TALLAHASSEE, Fla. – Representatives from the governor's office and state Legislature gathered Wednesday to hear Florida economist's projections for revenue from a potential expansion of medical marijuana. They're using data from 20 other states that have already legalized pot for medical use.
"Estimating how doctors will be involved and how they'll treat this, and what people will do and the behavioral side of it is much harder, and that's really what we're looking to other states for," said Florida Chief Economist Amy Baker.

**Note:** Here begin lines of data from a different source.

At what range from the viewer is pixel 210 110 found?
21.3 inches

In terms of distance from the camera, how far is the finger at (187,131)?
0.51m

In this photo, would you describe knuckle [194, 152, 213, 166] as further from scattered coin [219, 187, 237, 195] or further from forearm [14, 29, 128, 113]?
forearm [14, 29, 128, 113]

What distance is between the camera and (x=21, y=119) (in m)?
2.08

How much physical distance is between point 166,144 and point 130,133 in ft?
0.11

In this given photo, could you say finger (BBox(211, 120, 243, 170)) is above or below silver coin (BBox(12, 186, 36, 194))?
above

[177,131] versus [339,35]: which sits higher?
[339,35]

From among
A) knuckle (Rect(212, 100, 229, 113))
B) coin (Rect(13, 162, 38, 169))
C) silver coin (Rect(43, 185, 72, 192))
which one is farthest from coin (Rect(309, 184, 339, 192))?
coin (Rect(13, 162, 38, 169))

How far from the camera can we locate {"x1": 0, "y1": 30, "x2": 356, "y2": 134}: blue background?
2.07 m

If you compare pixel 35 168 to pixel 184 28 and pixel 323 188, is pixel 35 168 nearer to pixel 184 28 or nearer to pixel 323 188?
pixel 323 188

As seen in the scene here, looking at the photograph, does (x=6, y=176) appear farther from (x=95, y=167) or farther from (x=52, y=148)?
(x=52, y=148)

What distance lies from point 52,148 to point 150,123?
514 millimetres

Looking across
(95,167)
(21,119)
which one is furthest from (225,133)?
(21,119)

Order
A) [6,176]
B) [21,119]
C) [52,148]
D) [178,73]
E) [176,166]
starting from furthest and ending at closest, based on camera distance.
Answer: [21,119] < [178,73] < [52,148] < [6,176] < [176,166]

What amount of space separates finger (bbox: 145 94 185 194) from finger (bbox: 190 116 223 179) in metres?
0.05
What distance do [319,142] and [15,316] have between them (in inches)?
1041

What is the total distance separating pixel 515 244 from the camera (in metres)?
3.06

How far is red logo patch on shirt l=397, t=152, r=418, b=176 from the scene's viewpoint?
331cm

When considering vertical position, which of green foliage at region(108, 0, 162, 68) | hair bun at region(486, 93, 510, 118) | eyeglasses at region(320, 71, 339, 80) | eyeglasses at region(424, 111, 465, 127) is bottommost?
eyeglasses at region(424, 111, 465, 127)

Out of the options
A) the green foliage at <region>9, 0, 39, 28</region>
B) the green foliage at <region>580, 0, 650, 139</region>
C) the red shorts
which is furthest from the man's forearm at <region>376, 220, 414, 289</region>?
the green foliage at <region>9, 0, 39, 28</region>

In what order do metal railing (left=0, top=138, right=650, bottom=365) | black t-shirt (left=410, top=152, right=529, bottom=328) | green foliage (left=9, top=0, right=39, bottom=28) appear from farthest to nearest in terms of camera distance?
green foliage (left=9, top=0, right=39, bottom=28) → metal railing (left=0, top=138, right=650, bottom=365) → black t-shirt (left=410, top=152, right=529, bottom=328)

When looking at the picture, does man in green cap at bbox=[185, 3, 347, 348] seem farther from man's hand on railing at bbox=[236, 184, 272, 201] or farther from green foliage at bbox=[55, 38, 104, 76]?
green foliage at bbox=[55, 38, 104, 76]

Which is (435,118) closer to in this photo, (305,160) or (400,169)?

Potential revenue could shift either way based on what types of diseases are covered by medical marijuana.
Supporters said hundreds of millions of dollars could be at stake.
Drug Free America reminded the group that when pot is legalized as medicine, there's a cost.
"In the state of Colorado, the marijuana enforcement division spends about $9.5 million a year to include 35 FTE's on managing their program," said Alan Suskey, with Drug Free America.
But Jeff Sharkey, with the Medical Marijuana Business Association, said expanding medical marijuana could more than pay for itself
"It would potentially pay for any type of ancillary programs people would request -- drug education for kids, education program in terms of the medical benefits of this that I think would be necessarily required," Sharkey said.
Florida passed the medical marijuana law last year. Economists put the revenue generated from the very specific form at around $6 million for the state.